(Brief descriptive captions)
****************************************

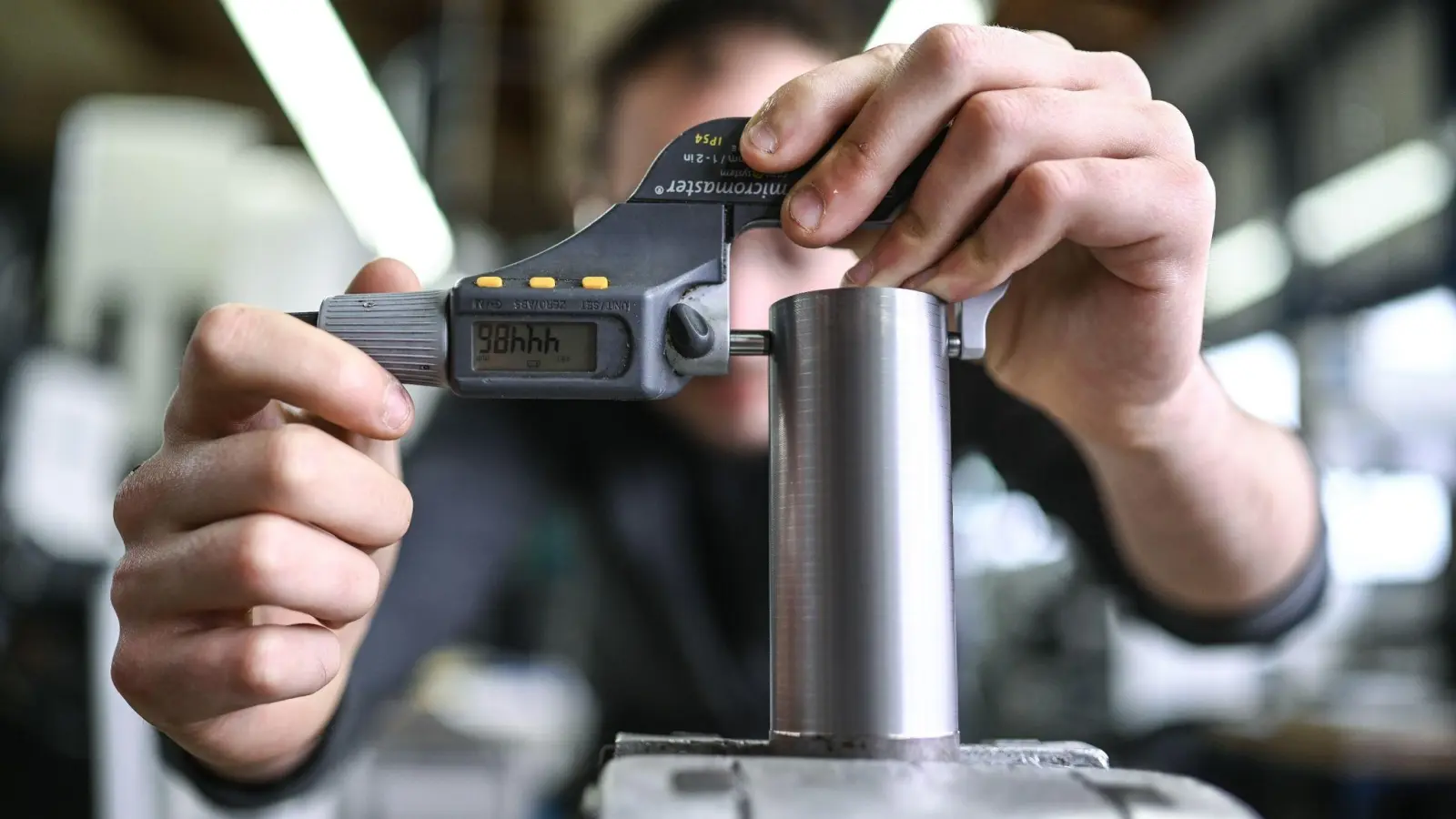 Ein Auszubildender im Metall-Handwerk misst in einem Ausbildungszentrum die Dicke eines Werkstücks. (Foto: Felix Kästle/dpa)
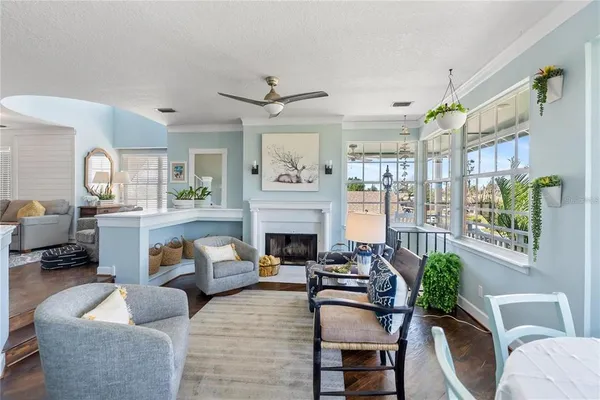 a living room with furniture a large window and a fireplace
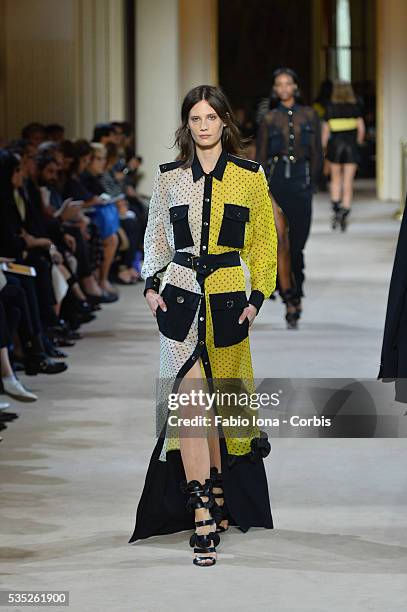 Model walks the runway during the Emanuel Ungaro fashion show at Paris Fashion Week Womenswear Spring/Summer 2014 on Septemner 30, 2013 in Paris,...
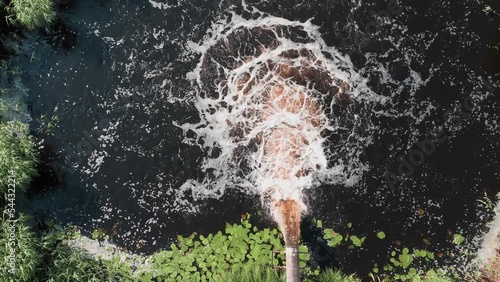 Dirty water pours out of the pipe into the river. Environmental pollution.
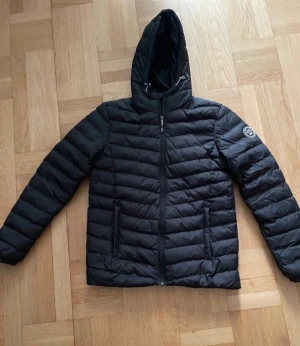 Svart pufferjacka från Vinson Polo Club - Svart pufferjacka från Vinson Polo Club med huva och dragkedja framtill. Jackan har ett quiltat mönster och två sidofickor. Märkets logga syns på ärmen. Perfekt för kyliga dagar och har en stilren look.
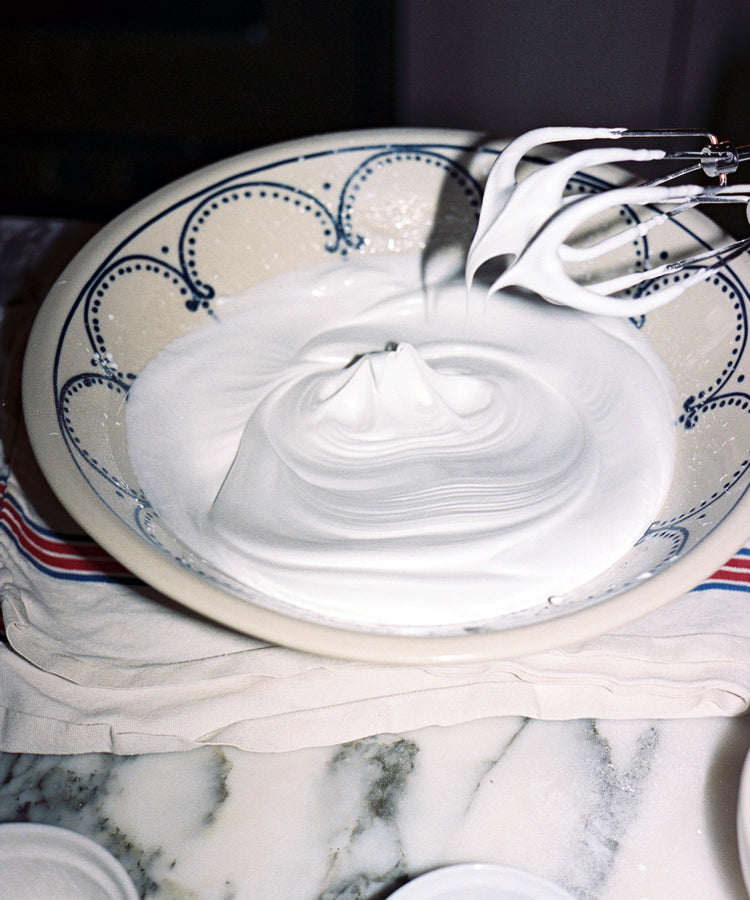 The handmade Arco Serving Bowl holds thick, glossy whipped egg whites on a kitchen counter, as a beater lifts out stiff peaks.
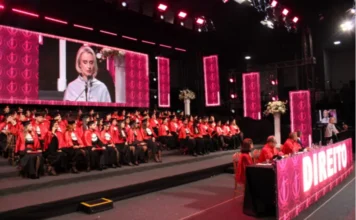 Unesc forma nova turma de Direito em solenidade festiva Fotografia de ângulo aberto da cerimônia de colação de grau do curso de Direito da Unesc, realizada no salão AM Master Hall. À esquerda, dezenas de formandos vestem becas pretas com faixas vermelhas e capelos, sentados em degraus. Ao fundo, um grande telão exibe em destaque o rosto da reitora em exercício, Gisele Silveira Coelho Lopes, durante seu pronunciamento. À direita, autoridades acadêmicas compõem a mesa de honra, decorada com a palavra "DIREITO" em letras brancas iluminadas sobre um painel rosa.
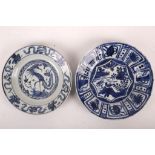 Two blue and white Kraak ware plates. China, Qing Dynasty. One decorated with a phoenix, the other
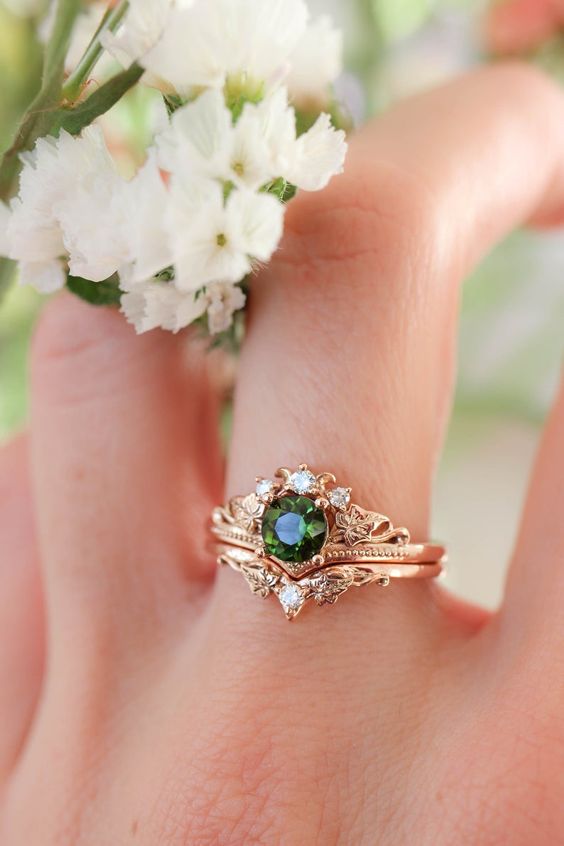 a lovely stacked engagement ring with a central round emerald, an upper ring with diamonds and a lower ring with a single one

****************************************

Prompt ::
Exactly the lines from the one holding "Dirty water pours" through the last line of the entries must be set down, with nothing added and no pictures.

Result of the task ::
 Dirty water pours out of the pipe into the river. Environmental pollution.
 Svart pufferjacka från Vinson Polo Club - Svart pufferjacka från Vinson Polo Club med huva och dragkedja framtill. Jackan har ett quiltat mönster och två sidofickor. Märkets logga syns på ärmen. Perfekt för kyliga dagar och har en stilren look.
 The handmade Arco Serving Bowl holds thick, glossy whipped egg whites on a kitchen counter, as a beater lifts out stiff peaks.
 Unesc forma nova turma de Direito em solenidade festiva Fotografia de ângulo aberto da cerimônia de colação de grau do curso de Direito da Unesc, realizada no salão AM Master Hall. À esquerda, dezenas de formandos vestem becas pretas com faixas vermelhas e capelos, sentados em degraus. Ao fundo, um grande telão exibe em destaque o rosto da reitora em exercício, Gisele Silveira Coelho Lopes, durante seu pronunciamento. À direita, autoridades acadêmicas compõem a mesa de honra, decorada com a palavra "DIREITO" em letras brancas iluminadas sobre um painel rosa.
 Two blue and white Kraak ware plates. China, Qing Dynasty. One decorated with a phoenix, the other
 a lovely stacked engagement ring with a central round emerald, an upper ring with diamonds and a lower ring with a single one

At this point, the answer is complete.